Stores for groceries and clothes were far and few between – moreover, you needed to have cash money to purchase any goods. But sharecroppers didn’t need to go to local stores – the landowner had a store he operated especially for his help. This commissary was a place were the sharecropper could buy clothes and food on credit until harvest time, when his share of the crop went to market.

The theory behind sharecropping suggested that the tenant farmer had an opportunity to earn enough money to pay off what he owed to the commissary and put the rest aside. In practice, this never happened – no matter how much money your efforts yielded, the amount you owed was always higher than what you earned.

The ledger was not open for inspection – it was this part of the story, more than any other, that made my blood curdle every time I heard it.
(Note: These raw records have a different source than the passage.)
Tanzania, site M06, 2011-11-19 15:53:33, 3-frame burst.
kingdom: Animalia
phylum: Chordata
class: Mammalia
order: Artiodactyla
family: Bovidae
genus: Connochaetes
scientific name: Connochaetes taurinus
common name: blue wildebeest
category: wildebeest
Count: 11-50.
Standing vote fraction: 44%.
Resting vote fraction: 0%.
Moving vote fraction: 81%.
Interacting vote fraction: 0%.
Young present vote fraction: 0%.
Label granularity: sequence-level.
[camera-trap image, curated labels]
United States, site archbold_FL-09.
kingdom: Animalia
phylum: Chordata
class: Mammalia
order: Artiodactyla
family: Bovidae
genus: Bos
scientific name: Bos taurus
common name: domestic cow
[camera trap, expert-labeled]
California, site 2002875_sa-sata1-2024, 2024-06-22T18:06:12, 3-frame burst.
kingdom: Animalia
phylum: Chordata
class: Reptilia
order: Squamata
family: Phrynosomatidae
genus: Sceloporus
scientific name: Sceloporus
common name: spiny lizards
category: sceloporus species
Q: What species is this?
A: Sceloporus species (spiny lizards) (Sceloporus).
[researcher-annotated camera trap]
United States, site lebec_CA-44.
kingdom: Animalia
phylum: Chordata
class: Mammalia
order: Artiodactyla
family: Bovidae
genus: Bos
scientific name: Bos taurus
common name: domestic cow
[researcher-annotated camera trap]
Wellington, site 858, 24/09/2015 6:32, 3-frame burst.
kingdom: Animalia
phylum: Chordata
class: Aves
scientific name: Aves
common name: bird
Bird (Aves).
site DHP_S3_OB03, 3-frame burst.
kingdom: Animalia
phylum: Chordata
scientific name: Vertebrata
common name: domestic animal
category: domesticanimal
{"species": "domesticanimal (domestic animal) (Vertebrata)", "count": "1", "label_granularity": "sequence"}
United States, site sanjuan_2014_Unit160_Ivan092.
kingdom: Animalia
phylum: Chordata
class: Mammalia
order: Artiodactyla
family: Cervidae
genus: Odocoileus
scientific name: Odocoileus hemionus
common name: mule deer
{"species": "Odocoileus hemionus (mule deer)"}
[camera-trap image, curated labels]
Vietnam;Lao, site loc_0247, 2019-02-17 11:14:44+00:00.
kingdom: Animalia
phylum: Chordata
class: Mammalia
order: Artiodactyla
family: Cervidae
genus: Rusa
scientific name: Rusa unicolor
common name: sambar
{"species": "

This power the landowners had, an authority so vast it allowed them to alter the details of previously agreed upon terms, a control so absolute it permitted these landowners to change the amount of money these hardworking men and women owed to them with nothing more than the stroke of a pen - this kind of power scared the hell out of me as a child.

My father would pause here, letting his description of the commissary arrangement sink in for a few seconds, answering questions from me and my brothers - why didn’t your cousins have any MONEY? - as well as my mother - you mean to tell me your cousins were still on the old plantation IN THE FIFTIES?.

Then he would plunge into the Brier Rabbit part of the story, relating to us how his cousins, having had enough, vowed to leave at the end of the next harvest. And the only way to leave was to pay off their debt. So the head of the family went to the commissary that fall and received his allotment from the harvest. It was weighed, a figure was arrived at, and he carried his scrip to the commissary, where he applied it to his bill. But this time, instead of taking a verbal accounting of how much more he owed, he asked the landowner to write it down.

The landowner handed him a slip with a figure on it. That’s all he walked out with – no flour, no sugar, no coffee, no salt pork, no rice, no toiletries – nothing but that slip of paper.

My father’s cousins went to work in earnest then, making what they had last as long as possible, borrowing what they could not do without from relatives like my grandfather, going back to basics as they hunted, fished, and gathered practically everything they ate for the next twelve months after toiling in the fields all day.

So the next fall, when it came time for harvest, when it came time to settle up with the landowner, my father’s cousins had enough amassed enough scrip to settle their tab. It is this part of the story that I have probably romanticized above and beyond the imagery my father provided, adding extra heft to the pasteboard suitcases they had packed to the gills, extra shine to the moonlight as they trudged away from their empty shack under the cover of darkness, an extra gleam in their eyes as they headed for the main road, their next stop the train station, their destination, New York City.

It is stories like this, stories told and retold, most of them containing more than a kernel of truth at their center, that make me and people like me wary whenever we see business that is meant to be public conducted in private, whenever we see men with knowing smiles emerge from smoke filled rooms…whenever we sense that someone is keeping the tally in the metaphorical ledger book from our eyes.

The Democratic Party Rules & Bylaws committee has a hard job to do. I don’t envy them. The piles of delegates Barack Obama and Hillary Clinton are standing on aren’t much different than the plantation token pictured above this commentary. Whether or not these delegates will retain their original value or be assigned a new unit of measurement is entirely up to the landowners, oops, I meant committee members, who will convene this Saturday, just before the candidates begin to harvest the fruits of their campaign labor.